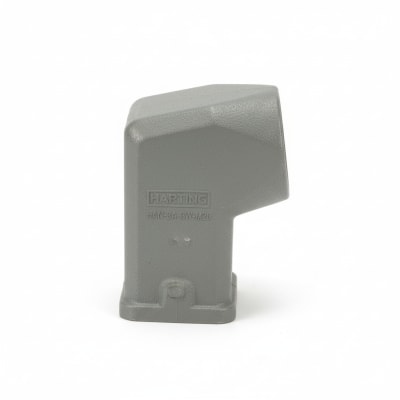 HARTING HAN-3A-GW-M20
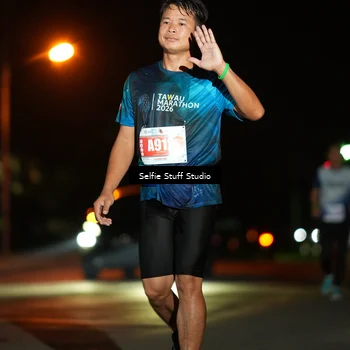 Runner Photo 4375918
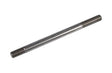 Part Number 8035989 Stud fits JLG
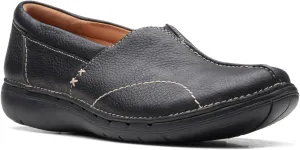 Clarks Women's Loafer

---

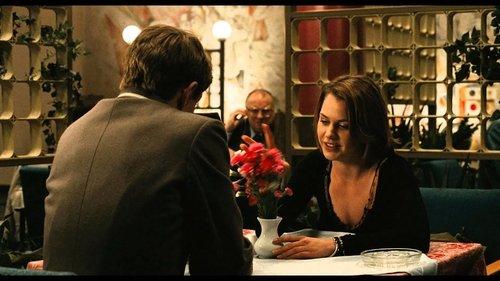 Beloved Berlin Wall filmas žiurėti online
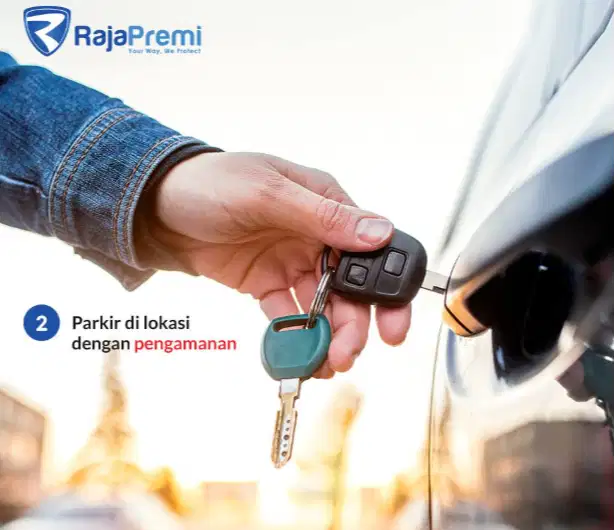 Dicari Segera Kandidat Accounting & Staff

#### About this exercise:
Give again the records from the line with "HARTING HAN-3A-GW-M20" up to and including the line with "Clarks Women's Loafer", leaving the pictures out.

#### Result of this exercise:
 HARTING HAN-3A-GW-M20
 Runner Photo 4375918
 Part Number 8035989 Stud fits JLG
 Clarks Women's Loafer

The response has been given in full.